Lukashenko's opponents have gotten a favorable hearing not only from the Western press, but also from Western governments. The State Department's Nicholas Burns has plunged into the debate on their side -- which is where Clinton-watchers should smell a rat.
Last year, the first U.S. ambassador to Belarus, David Swartz, wrote a stinging attack on USAID policies in the former Soviet Union, using Belarus as a prime example. The two key American officials involved in misdirecting U.S. resources after 1991 were none other than Mr. Burns and his then-NSC boss, Tobi Gati. In the meantime, Mrs. Gati has come under fire for her generosity in sharing classified information with Washington's new friends in the former Soviet Union; Mr. Burns has been promoted. However, one of the Belarussian "democrats" Mr. Burns is now endorsing is Pyotr Kravchanka, then Belarus's first Foreign Minister -- and before that the Communist boss of Minsk.
Like other members of the Communist elite of Minsk, Kravchanka seems to have been bitterly disappointed when the newly elected President Lukashenko, who came from the backwoods even by Belarussian standards, turned out to be less pliable than he had expected.
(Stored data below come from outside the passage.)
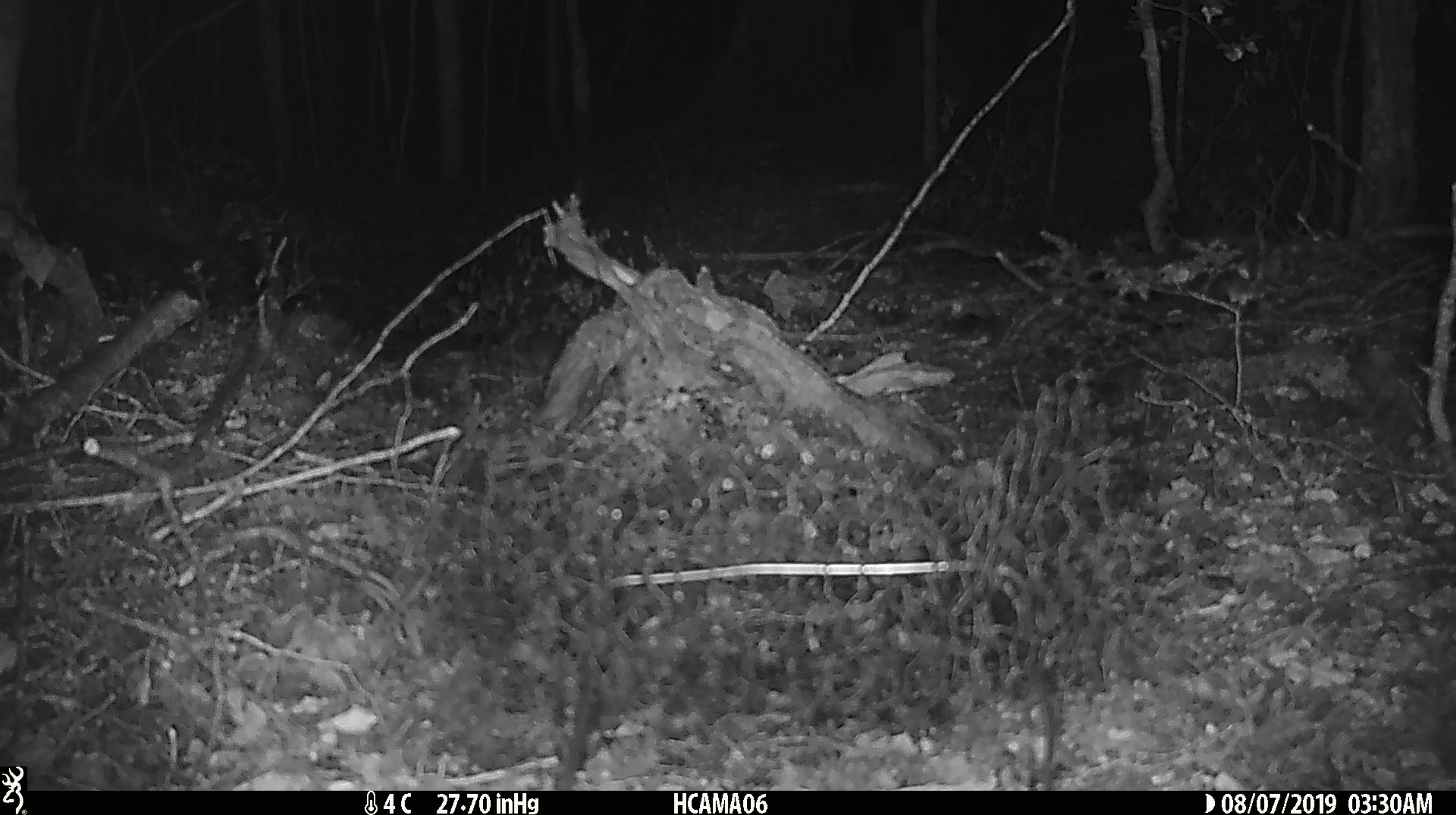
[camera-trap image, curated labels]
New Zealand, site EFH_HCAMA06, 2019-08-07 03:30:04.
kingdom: Animalia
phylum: Chordata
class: Mammalia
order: Rodentia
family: Muridae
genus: Mus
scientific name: Mus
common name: mouse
Mouse (Mus).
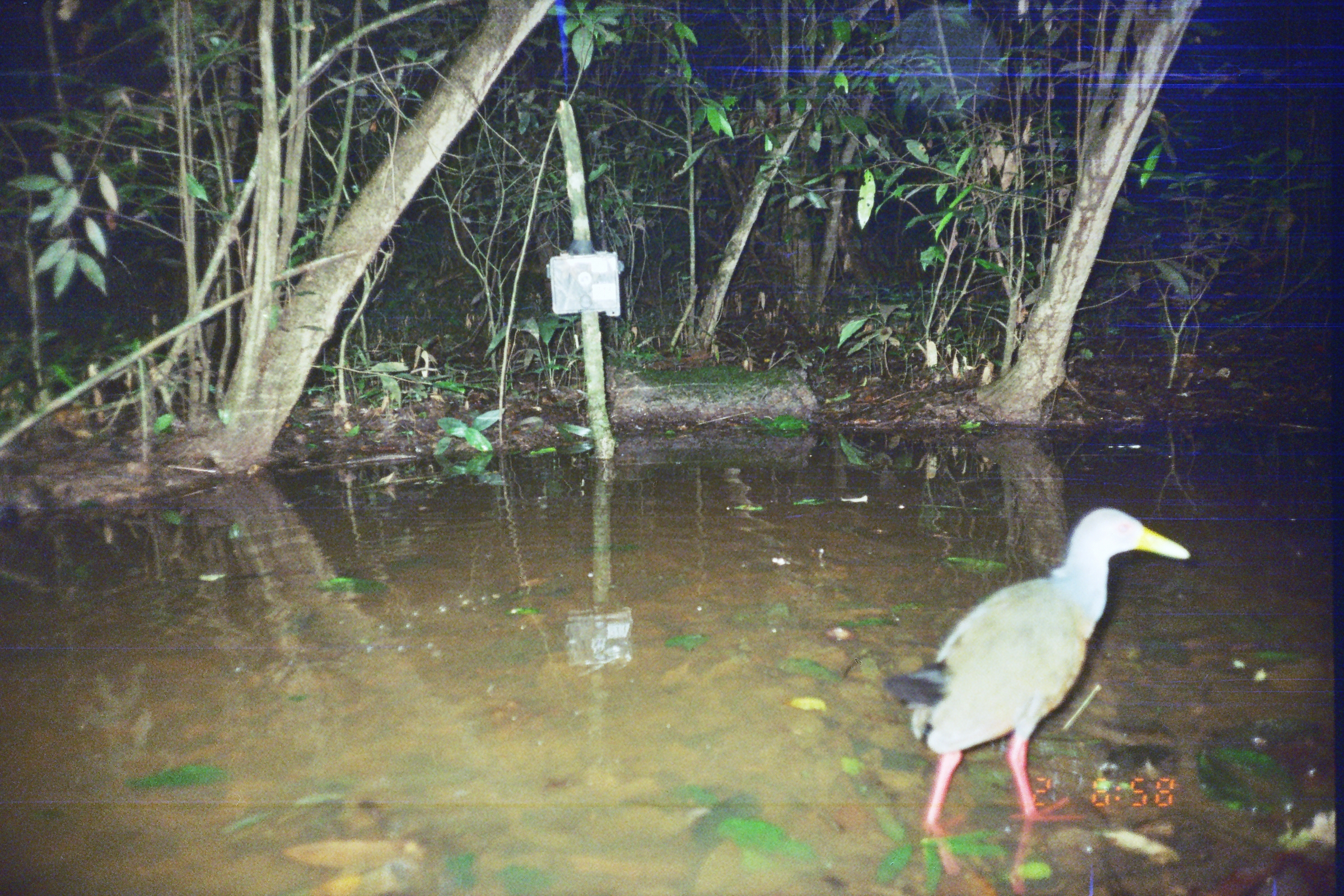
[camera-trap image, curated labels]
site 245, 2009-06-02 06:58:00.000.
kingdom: Animalia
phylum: Chordata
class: Aves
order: Gruiformes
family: Rallidae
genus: Aramides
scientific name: Aramides cajaneus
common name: gray-cowled wood-rail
Aramides cajaneus (gray-cowled wood-rail).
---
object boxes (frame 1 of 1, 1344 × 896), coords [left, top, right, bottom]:
aramides cajaneus: [883, 505, 1192, 832]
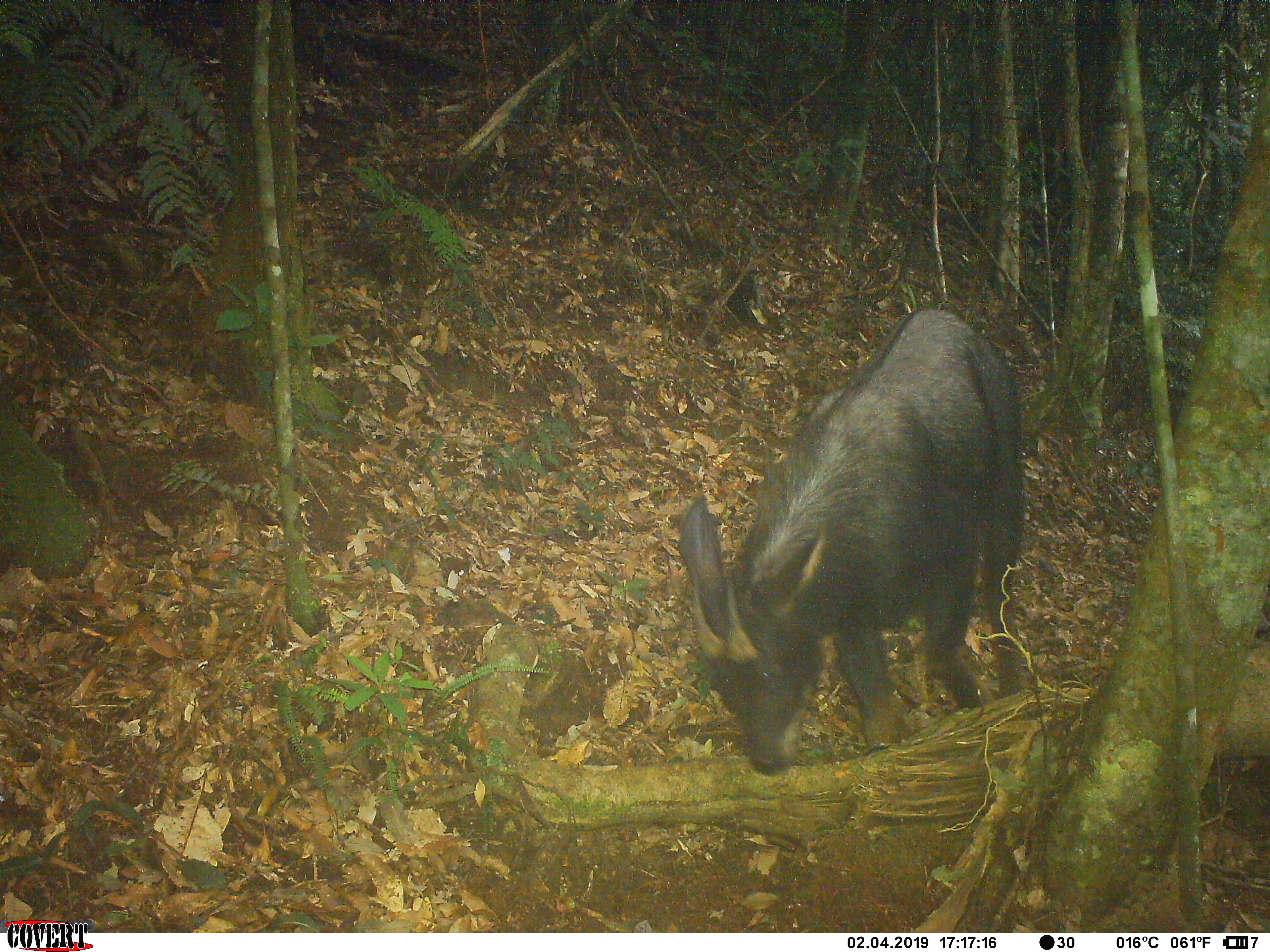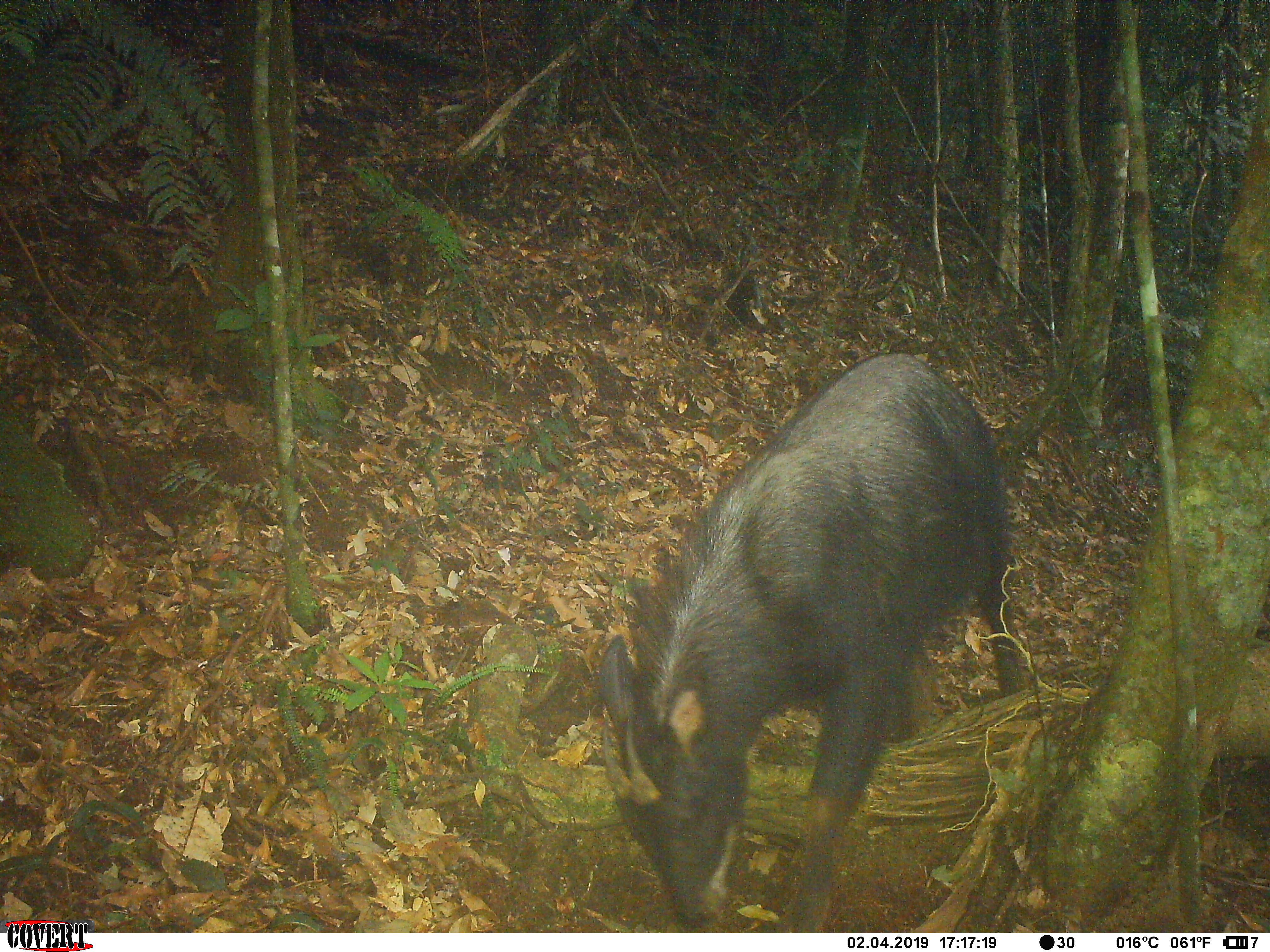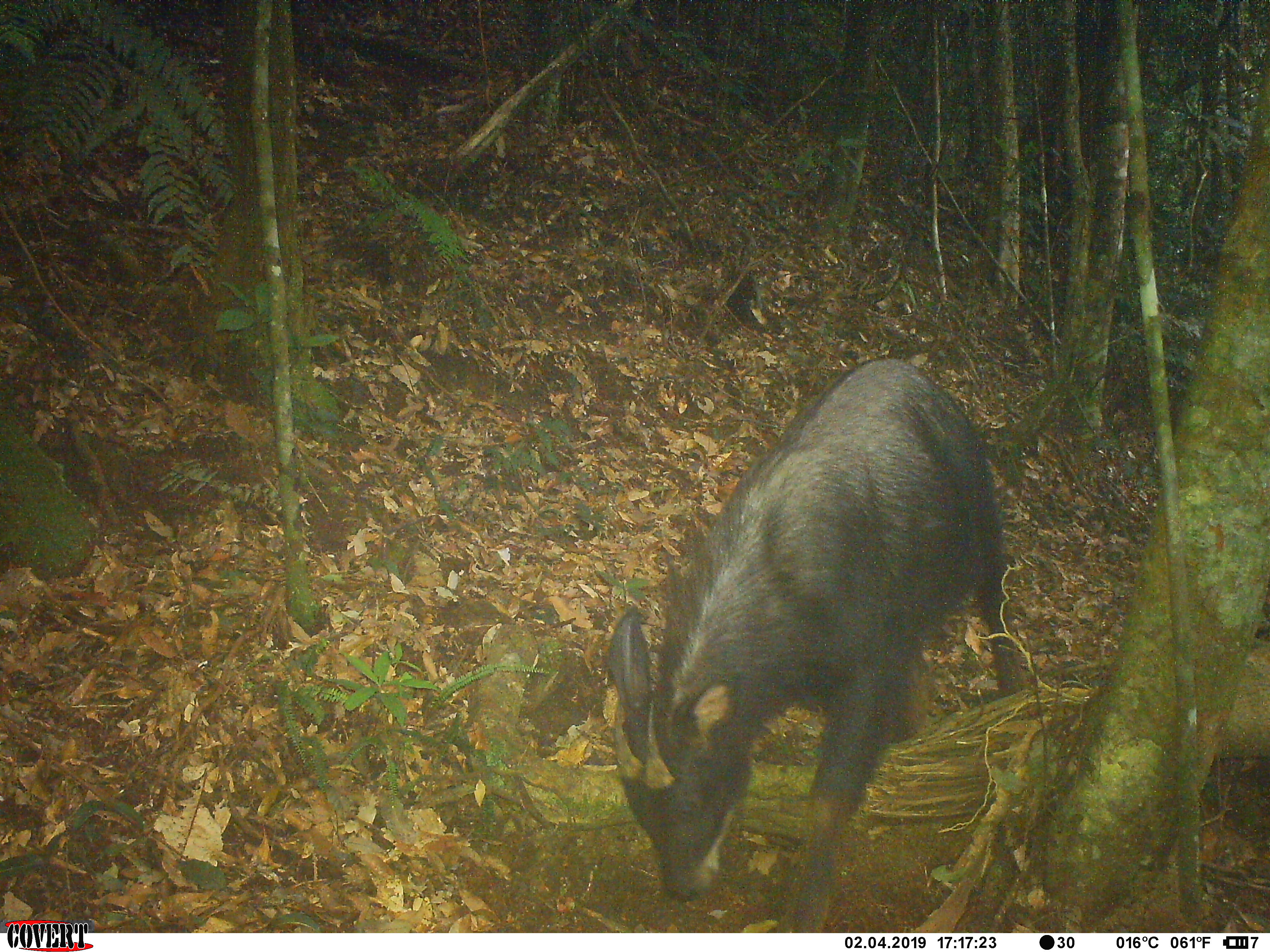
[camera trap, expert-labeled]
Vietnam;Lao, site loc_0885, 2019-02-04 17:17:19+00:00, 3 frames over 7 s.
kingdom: Animalia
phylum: Chordata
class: Mammalia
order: Artiodactyla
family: Bovidae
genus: Capricornis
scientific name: Capricornis sumatraensis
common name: chinese serow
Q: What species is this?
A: Chinese serow (Capricornis sumatraensis).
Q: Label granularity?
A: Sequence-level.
Conscious of his own popularity at the grassroots level (and his firm control of the security services), Lukashenko ditched his would-be patrons. They have fought back, but their appeals have been directed to foreign governments and busybody groups rather than to their countrymen. Since the referendum, all the opposition did at home was to insist that the president's supporters had massaged the "Yes" vote upward -- though they admitted that their own level of 8 per cent was about right.
The failure of a popular opposition to emerge in Belarus is the real, big story of the present crisis. If the United States and her allies had tried to foster one, Lukashenko might have had to resort to strong-arming to stay in power.